+++ Material supplied

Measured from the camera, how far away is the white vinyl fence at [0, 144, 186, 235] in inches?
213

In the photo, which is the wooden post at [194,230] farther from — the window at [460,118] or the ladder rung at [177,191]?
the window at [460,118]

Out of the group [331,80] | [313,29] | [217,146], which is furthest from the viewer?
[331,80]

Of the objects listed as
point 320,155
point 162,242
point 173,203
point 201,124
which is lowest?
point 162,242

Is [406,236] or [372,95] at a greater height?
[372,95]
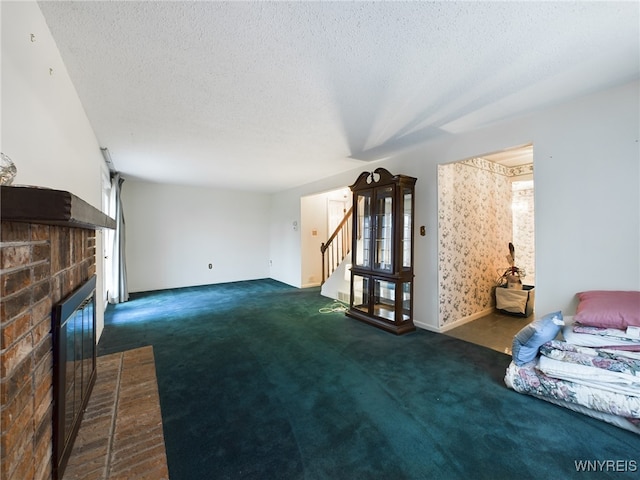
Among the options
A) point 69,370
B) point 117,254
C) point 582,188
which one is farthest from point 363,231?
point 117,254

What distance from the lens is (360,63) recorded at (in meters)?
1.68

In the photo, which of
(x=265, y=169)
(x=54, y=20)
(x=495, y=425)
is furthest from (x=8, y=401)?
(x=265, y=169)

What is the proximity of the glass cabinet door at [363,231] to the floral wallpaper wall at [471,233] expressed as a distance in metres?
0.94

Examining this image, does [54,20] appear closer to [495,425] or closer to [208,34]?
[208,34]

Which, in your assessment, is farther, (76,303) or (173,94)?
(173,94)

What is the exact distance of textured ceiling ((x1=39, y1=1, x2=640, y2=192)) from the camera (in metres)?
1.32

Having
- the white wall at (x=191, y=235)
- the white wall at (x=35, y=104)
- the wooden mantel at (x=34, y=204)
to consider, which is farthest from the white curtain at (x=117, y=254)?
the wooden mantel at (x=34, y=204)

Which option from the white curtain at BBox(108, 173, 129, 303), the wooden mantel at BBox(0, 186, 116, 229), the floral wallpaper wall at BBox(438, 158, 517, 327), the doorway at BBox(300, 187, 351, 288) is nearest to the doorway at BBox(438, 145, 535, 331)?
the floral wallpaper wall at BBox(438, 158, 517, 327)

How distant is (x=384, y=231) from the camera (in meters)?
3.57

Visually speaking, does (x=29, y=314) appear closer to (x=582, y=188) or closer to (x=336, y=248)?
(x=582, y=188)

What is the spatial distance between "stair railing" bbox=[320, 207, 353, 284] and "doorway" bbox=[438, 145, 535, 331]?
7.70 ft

++++++

[What you need to do]:
Collect every line of the rows above that contains the string "point", and copy each one in full.

[Task response]:
point 320,155
point 162,242
point 173,203
point 201,124
point 162,242
A) point 69,370
B) point 117,254
C) point 582,188
which one is farthest from point 363,231?
point 117,254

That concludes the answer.